TOP TIPS FOR REDUCING CHOLESTEROL

You can stay on top of your cholesterol and keep balance while still enjoying wonderful food. Making switches is a simple way to do this without having to make big changes to your diet or lifestyle. There are other small changes you can make too.

Try running through our checklist to see if there are any you could start with today.

MIX IT UP

Try new things in your everyday diet

Can you introduce more cholesterol-lowering foods?

Eating Benecol® foods with plant stanols as part of a healthy diet can lower LDL-cholesterol more than healthy eating alone.

Find out more here.

KNOW YOUR FOODS – SATURATED FAT

Get to know which foods are high in saturated fat – and choose them less often

Saturated fat is found in high-fat dairy foods (such as cream, whole milk, hard cheese, butter), in fatty cuts of meat and in cakes and pastries.

Eating these foods a little less often, and making switches – like swapping out butter for a Benecol® spread – are changes you can make that will add up. And you can do this while still enjoying wonderful foods.

Quick guide:

High in saturates: more than 5g of saturates per 100g

Low in saturates: 1.5g of saturates or less per 100g

Get wise to hidden saturated fats

Saturated fats may also be ‘hidden’ in some convenience foods, so by checking nutrition labels on food packaging you can choose products that are lower in saturated fat.

Small changes like this can all help bring you closer to the recommended target. As a guide, women should aim to eat no more than 20g saturated fat per day and men no more than 30g.

Try switching saturated fat with unsaturated (‘good’) fat

Unsaturated fat is better for your heart health and is found in a wide range of tasty and versatile foods. These include nuts, seeds and vegetable oils (e.g. olive, rapeseed, sunflower) & spreads made from these.

This means you can keep your heart happy with a variety of ingredients to choose from. While nuts and seeds make a good heart happy snack, they also contain a lot of calories so try not to have too many if you’re watching your weight.

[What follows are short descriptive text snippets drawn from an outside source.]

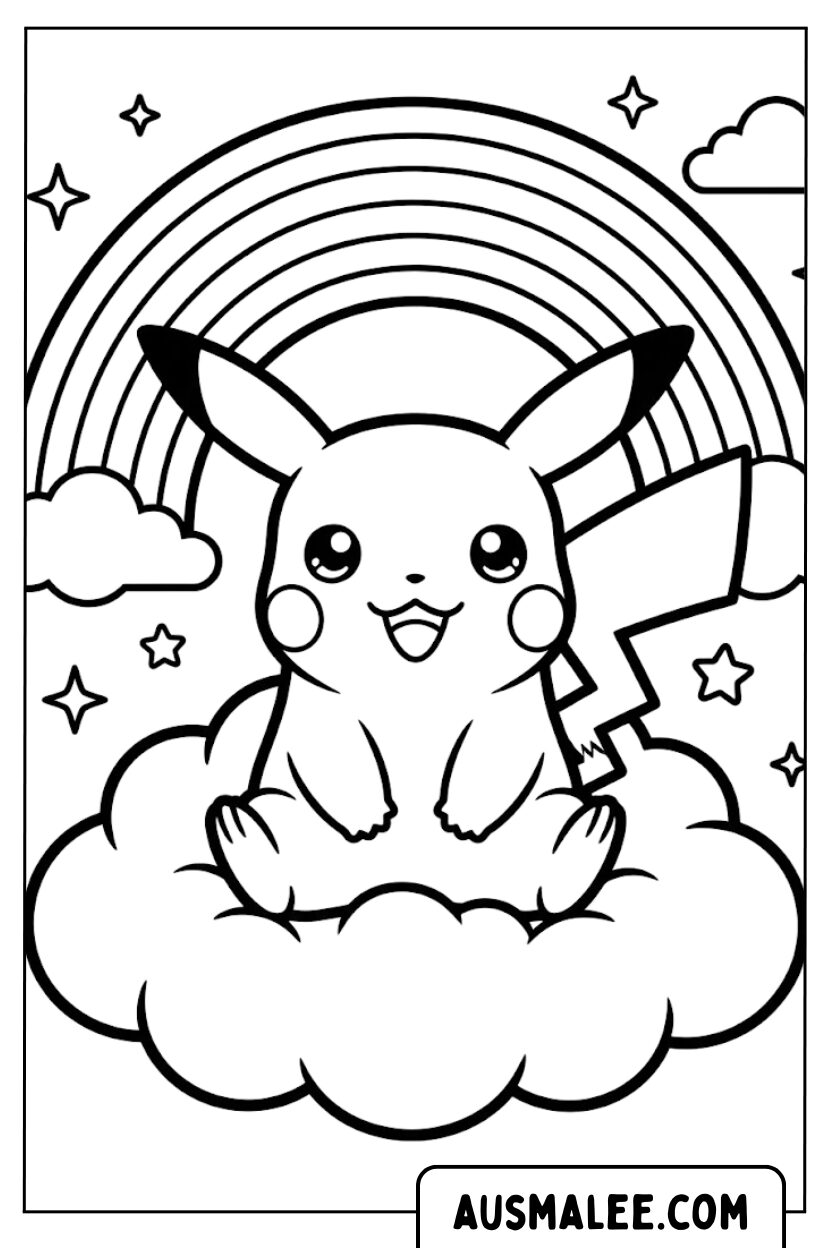 Pikachu rainbow cloud coloring pages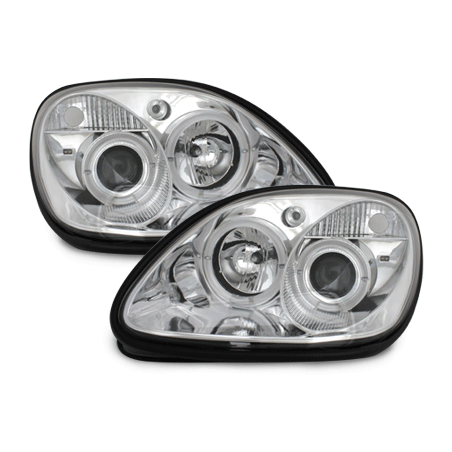 Phares Mercedes Benz R170 SLK 96-04  avec anneaux lumineux angel eyes  Chrome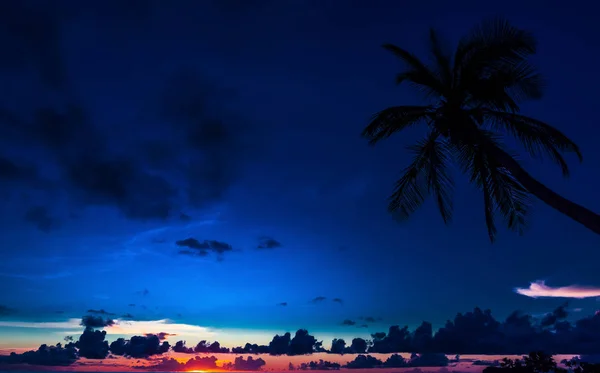 Zonsondergang Seyshells Eiland Zee Zomer Wolk Hemel — Stockfoto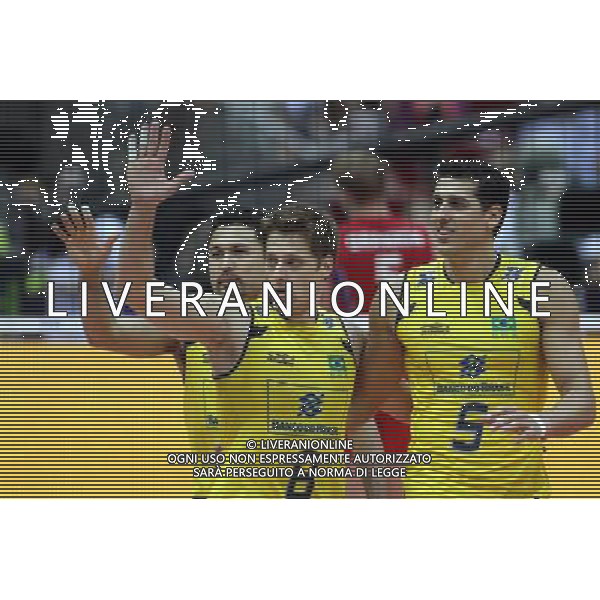 09.07.2011 GDANSK , ERGO ARENA , SIATKOWAK , 06-10.07.2011 LIGA SWIATOWA 2011 , FAZA FINALOWA , MECZ FINALOWY, MECZ BRAZYLIA - ROSJA , VOLLEYBALL , FIVB MEN\'S VOLLEUBALL WORLD LEAGUE 2011, FINAL ROUND , THE FINAL MATCH , GOLD MEDAL GAME , GAME BETWEEN BRAZIL - RUSSIA N/Z: (L) MARLON , (S) MURILO ENDERS , (P) SIDAO (BRA) FOTO JAKUB PIASECKI / CYFRASPORT / NEWSPIX.PL --- Newspix.pl *** Local Caption *** www.newspix.pl mail us: info@newspix.pl call us: 0048 022 23 22 222 --- Polish Picture Agency by Ringier Axel Springer Poland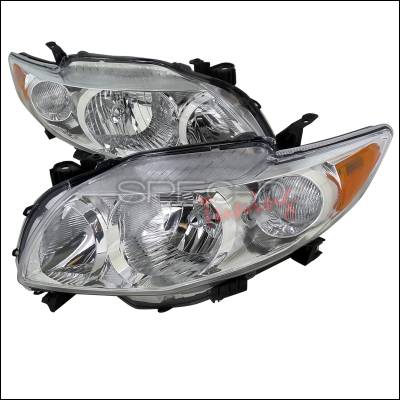 Toyota Corolla Spec-D Euro Headlights - Chrome Housing - 2LH-COR09-RS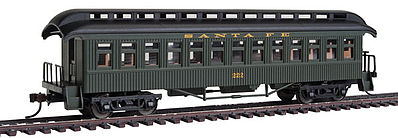 Con-Cor 15617 HO Scale 1880s Wood Open-Platform Coach - Ready to Run -- Santa Fe #222 (Pullman Green, black Roof)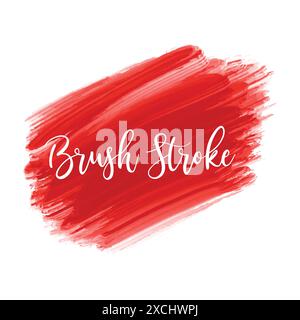 Red brush stroke watercolor design Stock Vector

Choose healthier cooking methods

Grilling, steaming, boiling and baking use less fat than frying, so you can cook up a storm with some of your favourite foods while cutting back on saturated fats. You can also cook and bake with some Benecol spreads which is healthier than using butter or some oils.

EAT MORE OF THE GOOD STUFF

Can you eat more fruit, vegetables and fibre-rich foods?

Aim to eat at least 5 portions of fruit and vegetables a day. This will provide you with fibre and a range of vitamins – while also keeping your plate varied and colourful.

Some fruit and veg also contain soluble fibre which can help lower cholesterol. Other foods that contain soluble fibre include oats, beans, peas, lentils and chickpeas, so you can keep it interesting by mixing it up.

Go for the wholegrain option

People with a healthy heart tend to eat more wholegrain foods; so, try choosing wholemeal/wholegrain/whole wheat varieties of bread, rice and pasta whenever possible.